## Task directions
Reproduce the data exactly, from the line holding "Looking at the scene, is" through the end of the data, inclusive.

## Records for this task
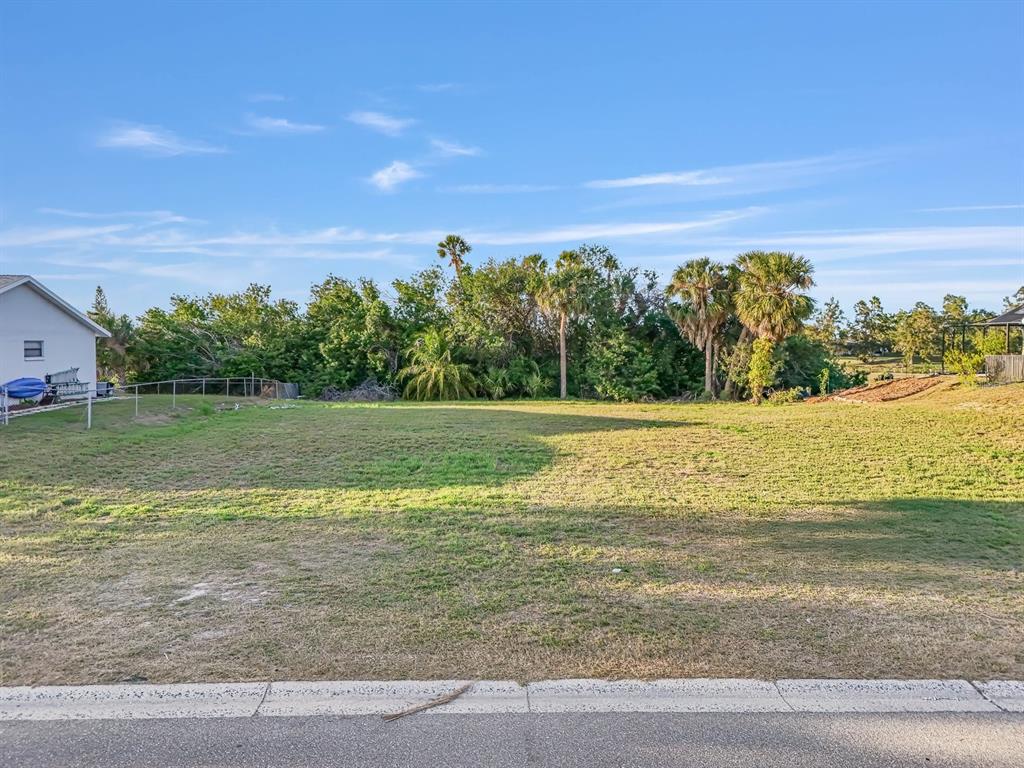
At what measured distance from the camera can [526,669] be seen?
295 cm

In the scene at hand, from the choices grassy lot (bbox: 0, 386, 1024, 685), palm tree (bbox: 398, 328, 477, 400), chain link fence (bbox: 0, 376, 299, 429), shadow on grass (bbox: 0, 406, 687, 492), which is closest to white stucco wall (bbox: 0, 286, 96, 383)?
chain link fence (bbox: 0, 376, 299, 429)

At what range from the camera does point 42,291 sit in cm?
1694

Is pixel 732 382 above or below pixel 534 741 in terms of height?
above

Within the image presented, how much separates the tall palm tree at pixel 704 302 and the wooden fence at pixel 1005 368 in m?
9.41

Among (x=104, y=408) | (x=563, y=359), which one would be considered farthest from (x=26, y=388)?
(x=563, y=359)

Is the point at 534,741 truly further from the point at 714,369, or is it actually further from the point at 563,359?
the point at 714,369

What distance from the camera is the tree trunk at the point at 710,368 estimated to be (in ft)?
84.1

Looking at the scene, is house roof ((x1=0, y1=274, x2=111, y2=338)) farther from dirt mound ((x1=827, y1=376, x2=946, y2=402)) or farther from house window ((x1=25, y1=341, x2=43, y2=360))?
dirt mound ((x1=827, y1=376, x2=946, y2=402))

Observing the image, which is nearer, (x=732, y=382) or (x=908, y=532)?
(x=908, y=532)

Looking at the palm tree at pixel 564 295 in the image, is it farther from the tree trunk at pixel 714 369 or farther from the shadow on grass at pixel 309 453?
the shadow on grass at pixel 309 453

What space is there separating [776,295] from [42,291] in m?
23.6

## Task output
Looking at the scene, is house roof ((x1=0, y1=274, x2=111, y2=338)) farther from dirt mound ((x1=827, y1=376, x2=946, y2=402)) or farther from house window ((x1=25, y1=341, x2=43, y2=360))?
dirt mound ((x1=827, y1=376, x2=946, y2=402))

Observing the image, which is nearer, (x=732, y=382) or (x=908, y=532)?
(x=908, y=532)

Looking at the palm tree at pixel 564 295 in the image, is it farther from the tree trunk at pixel 714 369 or farther from the shadow on grass at pixel 309 453?
the shadow on grass at pixel 309 453

What space is there separating [776,295] from [42,291] in m?
23.6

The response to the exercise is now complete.